_The task_. Edit the records by changing every "rear bumper" to "back bumper" and keep all other text the same. Leave the pictures out of your version.

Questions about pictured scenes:
▼

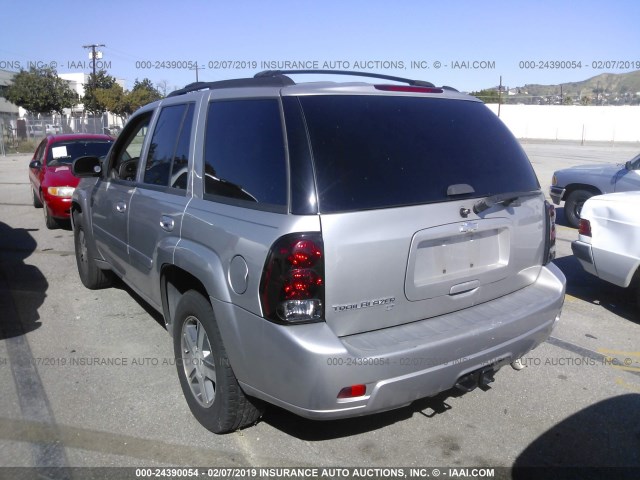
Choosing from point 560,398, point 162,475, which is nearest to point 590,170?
point 560,398

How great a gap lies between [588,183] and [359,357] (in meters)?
8.07

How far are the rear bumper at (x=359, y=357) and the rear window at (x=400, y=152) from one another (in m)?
0.63

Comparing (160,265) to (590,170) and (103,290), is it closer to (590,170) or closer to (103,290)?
(103,290)

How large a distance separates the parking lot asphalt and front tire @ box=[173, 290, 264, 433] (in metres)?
0.15

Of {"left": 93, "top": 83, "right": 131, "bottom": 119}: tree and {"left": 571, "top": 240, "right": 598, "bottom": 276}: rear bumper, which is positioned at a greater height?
{"left": 93, "top": 83, "right": 131, "bottom": 119}: tree

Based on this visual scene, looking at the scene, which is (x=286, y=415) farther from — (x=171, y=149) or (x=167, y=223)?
(x=171, y=149)

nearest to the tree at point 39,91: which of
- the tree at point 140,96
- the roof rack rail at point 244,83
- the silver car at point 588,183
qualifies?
the tree at point 140,96

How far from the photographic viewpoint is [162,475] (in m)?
3.01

▲

_Written response_.
Choosing from point 560,398, point 162,475, which is nearest to point 590,170?
point 560,398

How great a gap lies between [588,183] and [359,357] (in meters)?
8.07

How far are the back bumper at (x=359, y=357) and the rear window at (x=400, y=152) from one another (in m)?
0.63

Comparing (160,265) to (590,170) and (103,290), is it closer to (590,170) or closer to (103,290)?
(103,290)

How large a distance separates the parking lot asphalt and front tire @ box=[173, 290, 264, 433] (in metres)?
0.15

Of {"left": 93, "top": 83, "right": 131, "bottom": 119}: tree and {"left": 571, "top": 240, "right": 598, "bottom": 276}: back bumper, which is positioned at a greater height?
{"left": 93, "top": 83, "right": 131, "bottom": 119}: tree

Based on this visual scene, looking at the scene, which is (x=286, y=415) farther from — (x=171, y=149) or (x=167, y=223)?
(x=171, y=149)

nearest to the tree at point 39,91: which of
- the tree at point 140,96
- the roof rack rail at point 244,83
- the silver car at point 588,183
qualifies?
the tree at point 140,96

How far from the photographic viewpoint is [162,475] (in m)?
3.01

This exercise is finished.